[Gluster-users] question re. replication strategies

Tue Jul 16 22:31:26 UTC 2013

Hi Folks,

I wonder if some of you might weight in on replication strategies w/ 
GlusterFS.

I'm about to assemble a small, high-availability storage cluster - 
mostly to support virtual machine images.  I'm doing it using 4 existing 
servers, each with 4 2TB drives (4 nodes x 4 disks each - total of 16 
drives).

Currently, I'm doing something relatively simpleminded:
- combine all 4 drives on each server, using md RAID10
- set up logical volumes with LVM
- mirror pairs of volumes, across servers, using DRBD
- provides protection against both dual-disk failures on each node, and 
single node failures

I really don't like the way DRBD limits one to pairwise replication, so 
I'm thinking of replacing it with GlusterFS.  (Lots of manual work to 
migrate stuff from one server to another.  Limited to 1 level of failover.)

My first thought is:
- on each node: pool the drives into a single volume, using ZFS
- replicate across nodes using Gluster - say replicating to 3 nodes w/ 
one spare

My second thought is this might be overkill, what about exposing all the 
drives, and using Gluster replication to make sure that each file (or 
block) is replicated to at least 3 drives, each on a different server.

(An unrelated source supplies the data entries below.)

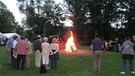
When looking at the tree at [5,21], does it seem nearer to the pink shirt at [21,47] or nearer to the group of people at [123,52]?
the pink shirt at [21,47]

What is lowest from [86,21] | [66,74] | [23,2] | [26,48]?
[66,74]

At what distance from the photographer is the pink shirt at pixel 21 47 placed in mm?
17156

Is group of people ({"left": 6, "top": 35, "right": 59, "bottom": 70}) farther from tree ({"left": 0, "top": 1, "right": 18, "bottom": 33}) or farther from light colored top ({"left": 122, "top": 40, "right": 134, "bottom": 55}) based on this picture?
tree ({"left": 0, "top": 1, "right": 18, "bottom": 33})

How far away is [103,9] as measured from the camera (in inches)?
2384

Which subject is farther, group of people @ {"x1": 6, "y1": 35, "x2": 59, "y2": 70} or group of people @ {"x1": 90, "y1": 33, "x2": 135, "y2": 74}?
group of people @ {"x1": 6, "y1": 35, "x2": 59, "y2": 70}

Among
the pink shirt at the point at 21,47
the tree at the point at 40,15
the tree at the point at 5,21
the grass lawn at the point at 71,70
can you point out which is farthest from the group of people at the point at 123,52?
the tree at the point at 5,21

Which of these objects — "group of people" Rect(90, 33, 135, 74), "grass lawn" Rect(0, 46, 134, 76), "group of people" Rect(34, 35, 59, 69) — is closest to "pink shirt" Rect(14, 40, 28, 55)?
"group of people" Rect(34, 35, 59, 69)

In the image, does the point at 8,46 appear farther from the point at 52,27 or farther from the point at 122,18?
the point at 52,27

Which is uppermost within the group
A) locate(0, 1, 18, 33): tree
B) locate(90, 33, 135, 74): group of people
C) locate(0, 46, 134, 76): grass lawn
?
locate(0, 1, 18, 33): tree

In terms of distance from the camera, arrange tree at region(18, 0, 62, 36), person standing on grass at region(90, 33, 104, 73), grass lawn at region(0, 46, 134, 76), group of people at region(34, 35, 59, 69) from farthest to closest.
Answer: tree at region(18, 0, 62, 36) → group of people at region(34, 35, 59, 69) → person standing on grass at region(90, 33, 104, 73) → grass lawn at region(0, 46, 134, 76)

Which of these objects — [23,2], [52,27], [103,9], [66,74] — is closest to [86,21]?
[103,9]

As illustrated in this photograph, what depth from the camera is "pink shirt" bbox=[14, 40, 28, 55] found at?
17156mm

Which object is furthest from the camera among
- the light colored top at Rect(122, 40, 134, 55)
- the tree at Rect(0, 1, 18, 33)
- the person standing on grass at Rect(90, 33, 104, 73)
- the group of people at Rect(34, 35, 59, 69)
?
the tree at Rect(0, 1, 18, 33)

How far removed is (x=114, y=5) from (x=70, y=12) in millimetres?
14353
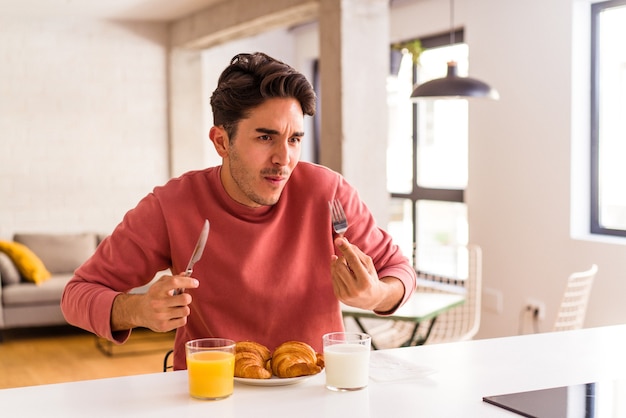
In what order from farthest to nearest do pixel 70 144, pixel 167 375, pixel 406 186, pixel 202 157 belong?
pixel 202 157 → pixel 70 144 → pixel 406 186 → pixel 167 375

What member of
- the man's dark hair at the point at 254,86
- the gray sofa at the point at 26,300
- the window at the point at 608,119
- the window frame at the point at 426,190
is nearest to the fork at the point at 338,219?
the man's dark hair at the point at 254,86

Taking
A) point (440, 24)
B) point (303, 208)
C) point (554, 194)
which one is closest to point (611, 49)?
point (554, 194)

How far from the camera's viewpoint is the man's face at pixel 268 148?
1.68m

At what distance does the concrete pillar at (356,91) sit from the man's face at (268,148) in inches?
103

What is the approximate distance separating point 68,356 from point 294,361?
172 inches

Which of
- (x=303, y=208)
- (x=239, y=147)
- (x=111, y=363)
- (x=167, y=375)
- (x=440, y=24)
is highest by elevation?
(x=440, y=24)

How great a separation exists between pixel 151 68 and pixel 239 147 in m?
5.78

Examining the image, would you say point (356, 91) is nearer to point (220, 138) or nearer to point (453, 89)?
point (453, 89)

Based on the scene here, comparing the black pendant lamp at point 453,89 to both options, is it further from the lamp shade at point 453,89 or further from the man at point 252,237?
the man at point 252,237

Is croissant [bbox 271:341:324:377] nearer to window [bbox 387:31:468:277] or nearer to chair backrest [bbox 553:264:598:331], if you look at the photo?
chair backrest [bbox 553:264:598:331]

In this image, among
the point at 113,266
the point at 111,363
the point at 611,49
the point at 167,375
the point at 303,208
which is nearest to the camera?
the point at 167,375

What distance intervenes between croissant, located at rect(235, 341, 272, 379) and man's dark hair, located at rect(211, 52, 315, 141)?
531mm

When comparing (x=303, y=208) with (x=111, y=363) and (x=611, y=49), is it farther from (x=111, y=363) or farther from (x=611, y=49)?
(x=111, y=363)

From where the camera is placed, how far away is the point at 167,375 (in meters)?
1.49
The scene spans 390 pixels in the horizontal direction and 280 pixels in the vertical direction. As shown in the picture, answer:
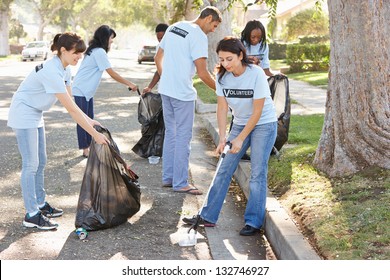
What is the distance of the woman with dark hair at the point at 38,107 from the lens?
19.2 feet

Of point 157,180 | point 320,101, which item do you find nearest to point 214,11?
point 157,180

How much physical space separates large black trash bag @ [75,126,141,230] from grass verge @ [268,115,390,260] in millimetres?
1488

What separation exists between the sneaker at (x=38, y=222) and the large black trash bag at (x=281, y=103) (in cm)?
336

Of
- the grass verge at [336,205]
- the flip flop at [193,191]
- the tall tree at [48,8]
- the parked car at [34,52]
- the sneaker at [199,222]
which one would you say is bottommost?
the parked car at [34,52]

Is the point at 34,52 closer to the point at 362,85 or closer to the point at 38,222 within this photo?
the point at 362,85

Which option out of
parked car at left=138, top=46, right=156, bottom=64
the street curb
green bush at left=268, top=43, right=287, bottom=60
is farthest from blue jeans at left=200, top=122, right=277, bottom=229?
parked car at left=138, top=46, right=156, bottom=64

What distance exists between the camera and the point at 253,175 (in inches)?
242

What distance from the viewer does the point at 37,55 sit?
45938mm

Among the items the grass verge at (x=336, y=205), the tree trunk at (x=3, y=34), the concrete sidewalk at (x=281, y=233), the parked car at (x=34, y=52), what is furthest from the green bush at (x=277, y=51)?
the concrete sidewalk at (x=281, y=233)

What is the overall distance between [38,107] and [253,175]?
6.00 feet

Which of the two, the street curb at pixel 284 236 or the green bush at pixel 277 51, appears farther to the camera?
the green bush at pixel 277 51

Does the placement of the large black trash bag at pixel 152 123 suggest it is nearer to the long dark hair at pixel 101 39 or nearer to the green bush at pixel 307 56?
the long dark hair at pixel 101 39

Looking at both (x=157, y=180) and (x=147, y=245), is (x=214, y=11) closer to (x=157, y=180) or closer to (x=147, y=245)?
(x=157, y=180)

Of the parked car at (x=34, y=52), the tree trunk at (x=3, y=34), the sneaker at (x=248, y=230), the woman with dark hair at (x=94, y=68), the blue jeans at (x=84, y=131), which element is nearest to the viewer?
the sneaker at (x=248, y=230)
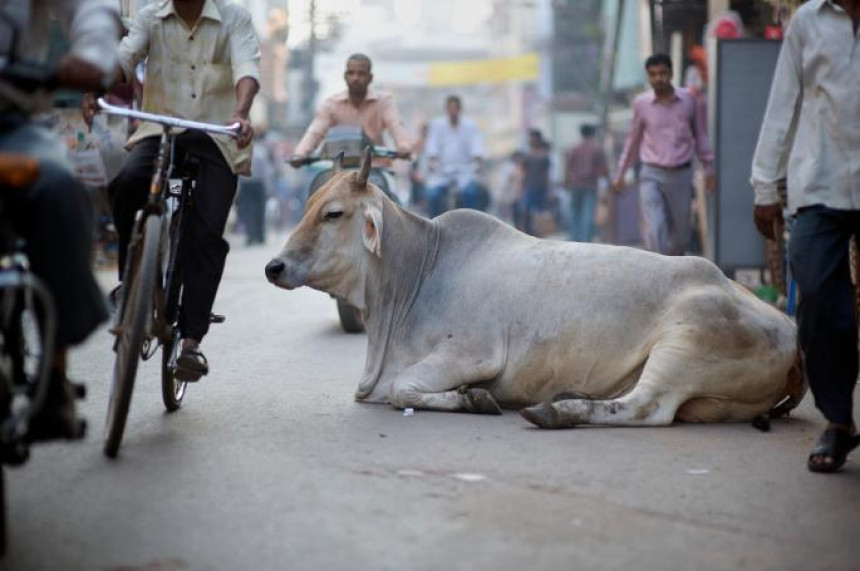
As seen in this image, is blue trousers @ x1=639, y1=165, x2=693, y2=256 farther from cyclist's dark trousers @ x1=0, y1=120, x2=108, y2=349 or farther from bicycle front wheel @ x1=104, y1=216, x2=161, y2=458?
cyclist's dark trousers @ x1=0, y1=120, x2=108, y2=349

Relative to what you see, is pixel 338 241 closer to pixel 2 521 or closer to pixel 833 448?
pixel 833 448

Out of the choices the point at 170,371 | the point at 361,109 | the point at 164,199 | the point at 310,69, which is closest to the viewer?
the point at 164,199

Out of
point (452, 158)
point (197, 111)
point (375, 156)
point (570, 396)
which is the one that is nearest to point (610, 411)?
point (570, 396)

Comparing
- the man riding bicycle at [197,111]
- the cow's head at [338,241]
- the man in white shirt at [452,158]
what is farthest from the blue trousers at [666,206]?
the man riding bicycle at [197,111]

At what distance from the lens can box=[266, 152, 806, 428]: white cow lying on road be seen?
21.2 feet

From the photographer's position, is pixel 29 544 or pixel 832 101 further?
pixel 832 101

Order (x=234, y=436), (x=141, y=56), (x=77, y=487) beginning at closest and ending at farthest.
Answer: (x=77, y=487) < (x=234, y=436) < (x=141, y=56)

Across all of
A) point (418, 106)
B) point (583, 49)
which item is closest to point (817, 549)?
point (583, 49)

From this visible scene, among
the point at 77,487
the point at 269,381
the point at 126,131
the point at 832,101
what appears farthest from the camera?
the point at 126,131

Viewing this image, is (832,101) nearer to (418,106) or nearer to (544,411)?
(544,411)

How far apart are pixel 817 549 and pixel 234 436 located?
2.59 m

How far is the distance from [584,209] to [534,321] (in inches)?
679

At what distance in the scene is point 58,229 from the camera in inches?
161

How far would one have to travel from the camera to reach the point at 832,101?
214 inches
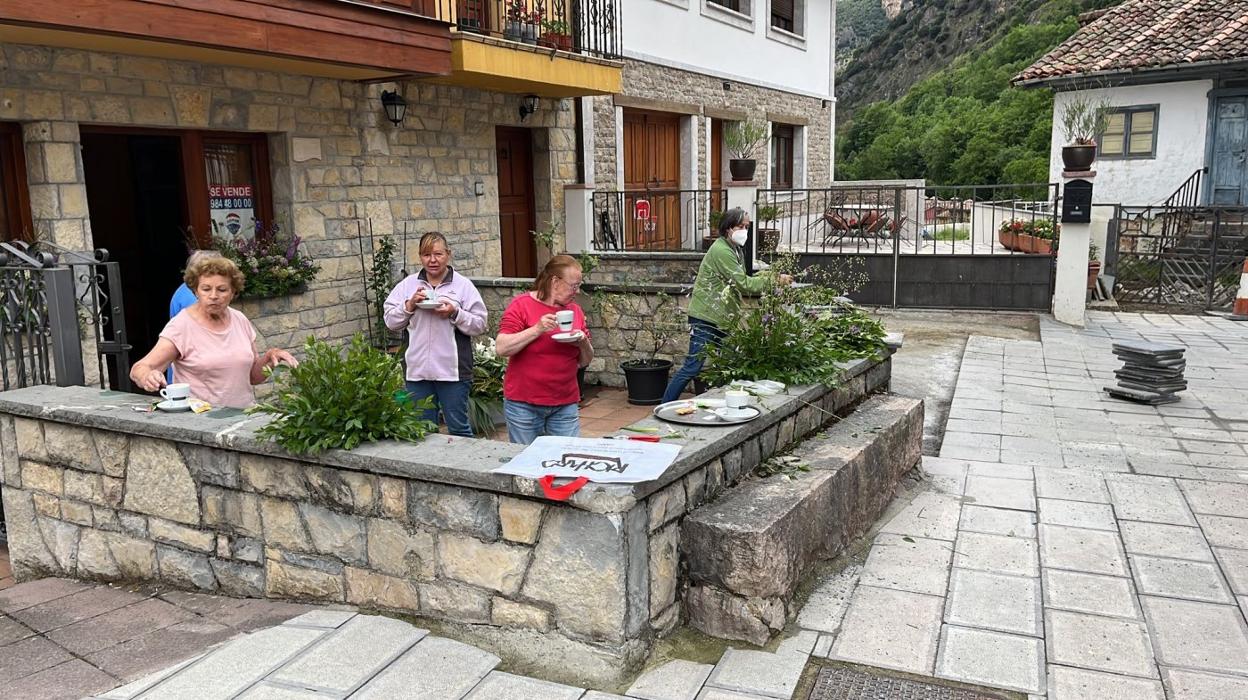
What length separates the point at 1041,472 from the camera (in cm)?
531

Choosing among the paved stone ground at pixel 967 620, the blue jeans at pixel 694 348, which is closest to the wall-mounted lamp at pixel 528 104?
the blue jeans at pixel 694 348

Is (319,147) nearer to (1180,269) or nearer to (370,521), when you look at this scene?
(370,521)

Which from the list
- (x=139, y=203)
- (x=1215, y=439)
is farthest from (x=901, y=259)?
(x=139, y=203)

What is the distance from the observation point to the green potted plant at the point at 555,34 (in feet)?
30.8

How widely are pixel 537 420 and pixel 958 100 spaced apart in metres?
38.7

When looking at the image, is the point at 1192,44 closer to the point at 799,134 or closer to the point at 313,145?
the point at 799,134

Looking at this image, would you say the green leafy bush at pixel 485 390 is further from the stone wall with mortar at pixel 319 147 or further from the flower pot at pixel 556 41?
the flower pot at pixel 556 41

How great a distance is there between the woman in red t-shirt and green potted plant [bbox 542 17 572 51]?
5762mm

Which leads me to two questions:
1.  Is it possible to configure Gluster replication to be aware how 
drives are connected to physical servers, and use that knowledge to 
control where things are replicated? (if not, stop here!)
2.  If yes, any comments/advice on which strategy makes sense (or if 
there's a better approach I'm not considering)?

Thanks very much,

Miles Fidelman

-- 
In theory, there is no difference between theory and practice.
In practice, there is.   .... Yogi Berra